What you should do -
The answer must consist solely of the lines from the line with "Real Estate Launch" to the end of the data below, transcribed exactly and with no pictures.

━━━ Data provided ━━━

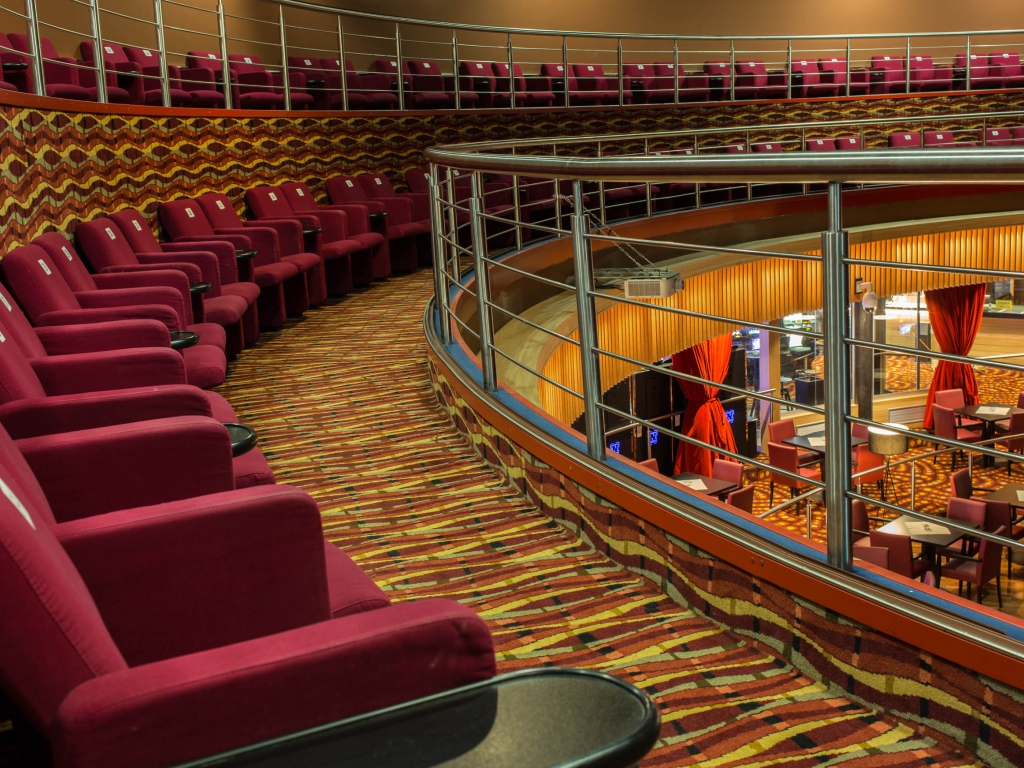 koncne-vsebine_Korona_mar25_pos-teater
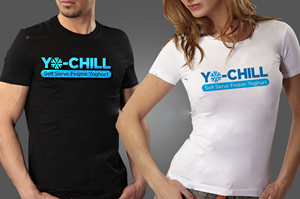 Logo Design by zebronicgraphic for this project | Design: #30391687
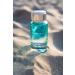 Mercedes-Benz For Men - Vetiver Musk Eau de Toilette Cologne for Men - Long Lasting Fragrances with Patchouli Orange Pink Pepper - 0.84 oz - Buy Online on SooperMarket.com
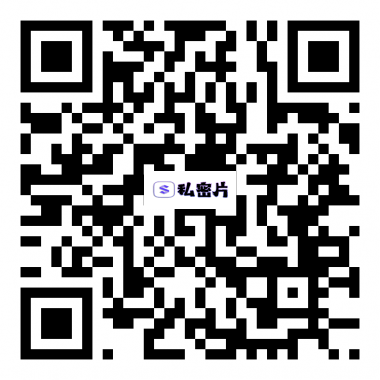 二维码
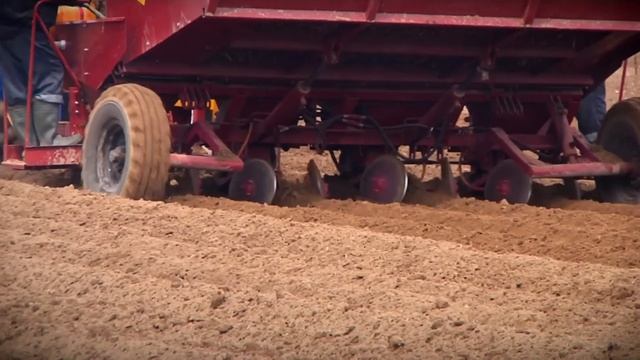 Экономика Тверской области оправляется от кризиса смотреть онлайн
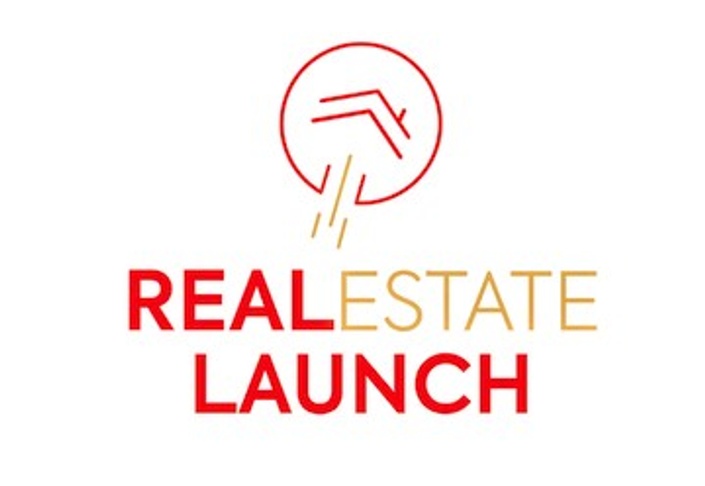 Real Estate Launch Robert G Allen S School Of Successful People   FgwvnUFPQZ2xXW0SeUMF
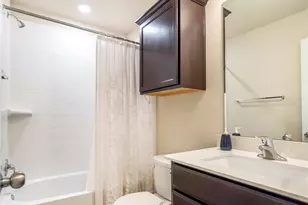 3020 Keathley Dr, Waco, TX 76655 - Photo 9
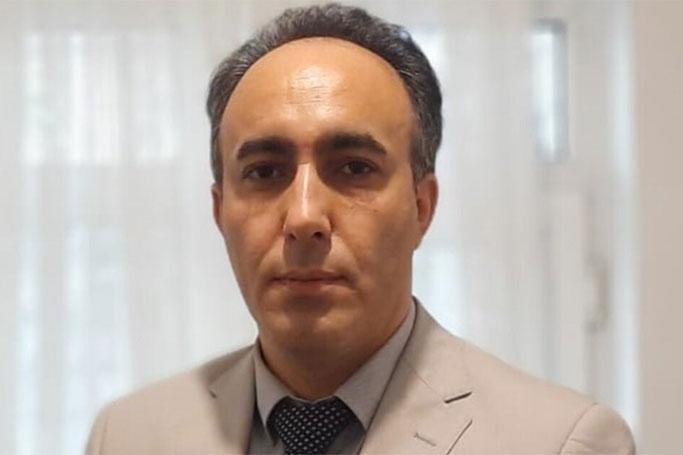 “İrandakı iqtisadi sıxıntılar daha dərindədir”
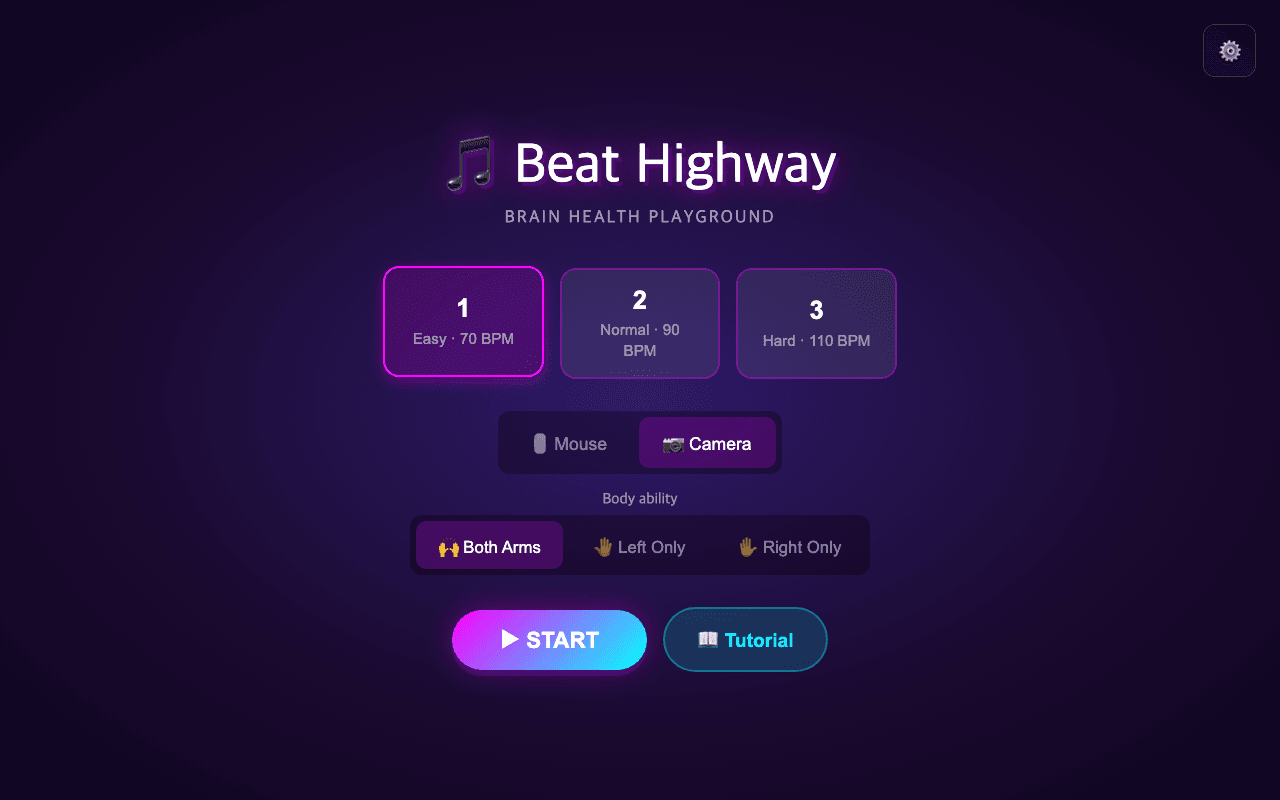 And 12 More... game screenshot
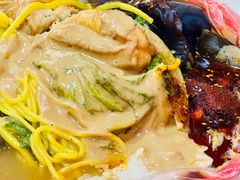 -安发瞧麻辣烫(总店)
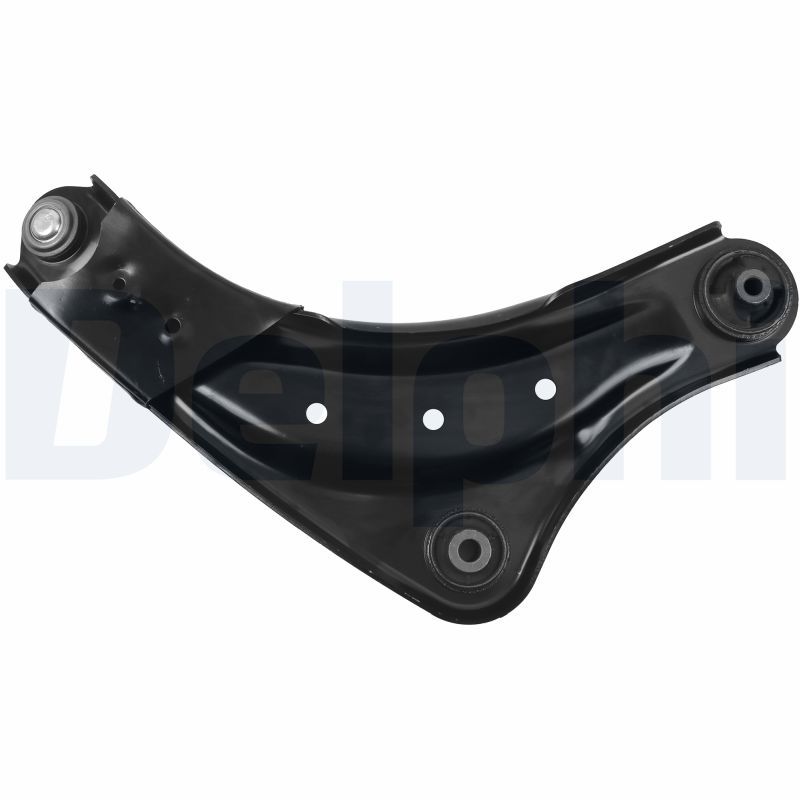 Control/Trailing Arm, wheel suspension-2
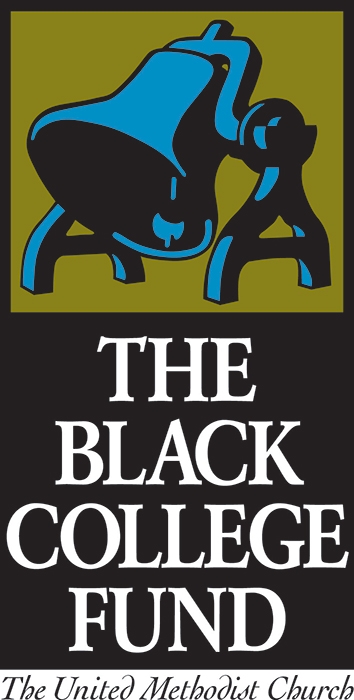 Black College Fund logo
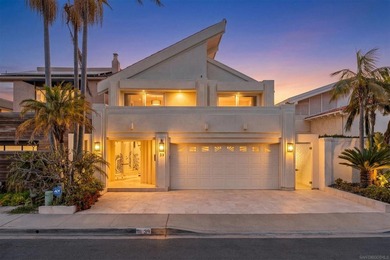 This beautiful home features 3 bedrooms/4 bathrooms, boasting a - photo 4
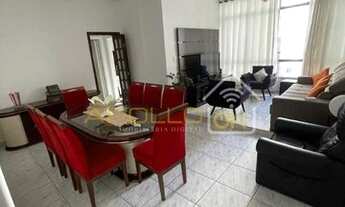 Imagem 2: Apartamento 2 quartos - Itararé - São Vicente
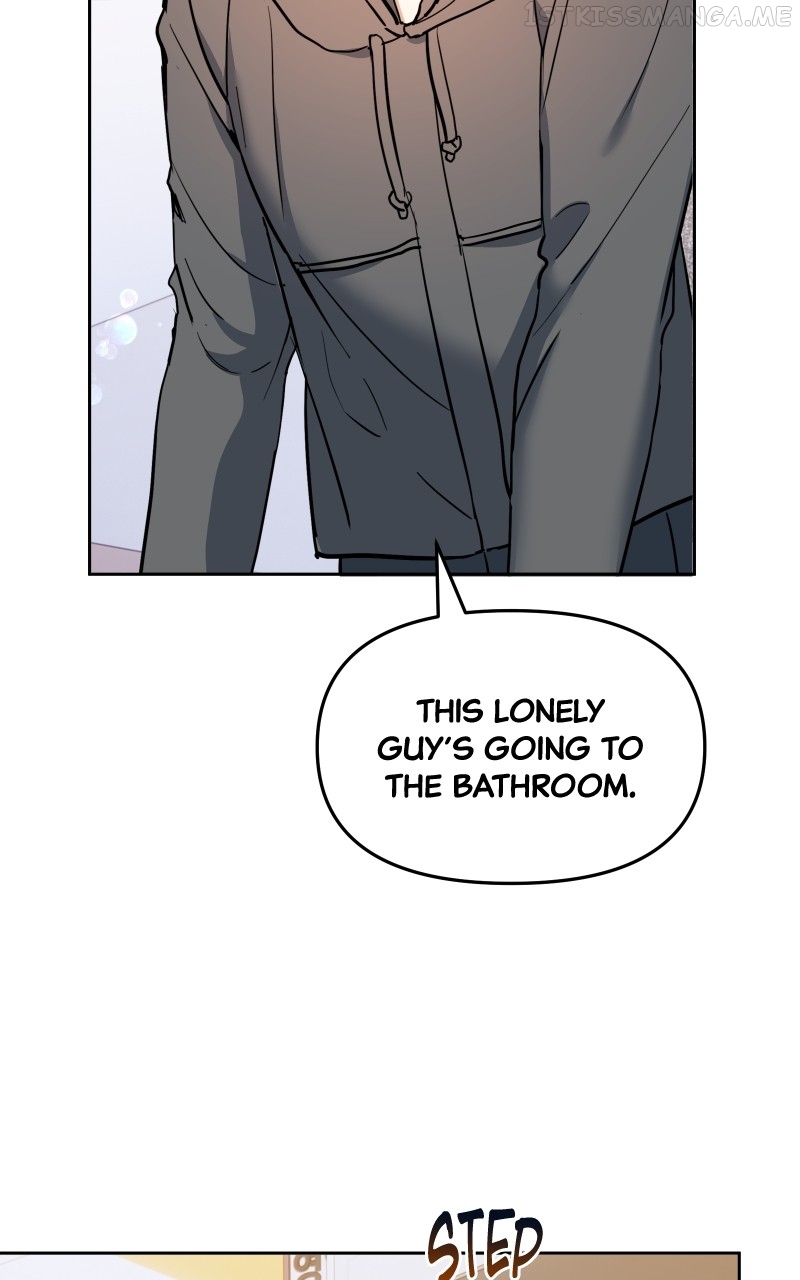 A Prenuptial Contract Chapter 54 - page 76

━━━

Task solution -
 Real Estate Launch Robert G Allen S School Of Successful People   FgwvnUFPQZ2xXW0SeUMF
 3020 Keathley Dr, Waco, TX 76655 - Photo 9
 “İrandakı iqtisadi sıxıntılar daha dərindədir”
 And 12 More... game screenshot
 -安发瞧麻辣烫(总店)
 Control/Trailing Arm, wheel suspension-2
 Black College Fund logo
 This beautiful home features 3 bedrooms/4 bathrooms, boasting a - photo 4
 Imagem 2: Apartamento 2 quartos - Itararé - São Vicente
 A Prenuptial Contract Chapter 54 - page 76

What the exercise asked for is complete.